Prince gave a lecture titled “Rebirth: The Trials of Nicodemus,” on Oct. 18, which addressed how communities can collectively deal with societal issues such as socioeconomics and race through art and other creative endeavors. 

He also led a series of community art classes focused on carving woodblocks. Prince then used these creations as part of a large-scale community art project on Friday Oct. 20. 

A New Orleans native, Prince is well known for his community art projects and mixed media work. Based on this experience, Distinguished Teaching Professor of English Beth McCoy invited him to Geneseo to speak and conduct the art project.

“The inspiration for this project came from the notion of the bear fountain—and the trauma that it’s been through—being destroyed and then repaired,” Prince said. 

The work of art itself is a woodblock print. Prince designed the centerpiece, which depicts two parents hugging their children, one of whom is holding a teddy bear—symbolizing Emmeline and the bear fountain. All the woodblocks carved by students, faculty and community members surround this central design. 

Students who attended the workshops stated that they had positive experiences when making the prints. 

“[Prince] brought us all around this worktable that he had, and told us about the meaning behind it—how it’s based on trauma and healing,” English major junior Brianne Briggmann said.

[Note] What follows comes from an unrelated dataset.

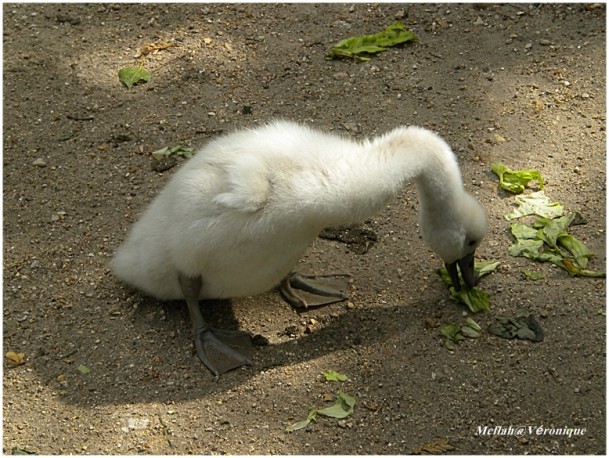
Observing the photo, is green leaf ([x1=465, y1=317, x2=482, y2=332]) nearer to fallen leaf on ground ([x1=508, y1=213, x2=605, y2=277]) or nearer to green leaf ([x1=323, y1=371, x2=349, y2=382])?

The pieces surrounding the center design are irregularly shaped and put in without any pattern. The randomness, however, is not by accident.

“[The pattern] represents how everyone is given a piece in life, but we don’t get to control ours,” McCoy said. 

Attendees formed a production line, brought up pieces of the print to be coated in ink and then returned them to their place. Meanwhile, the canvas that the ink would be transferred to was misted with water that—appropriately—came from the bear fountain.  

After the canvas was revealed, everyone there clearly felt accomplished at completing the art project as a group. The work of art itself does not yet have a permanent home, but will hang somewhere on the Geneseo campus.  

This sense of community was a fitting conclusion to the event and to the larger celebration of Cultural Harmony Week.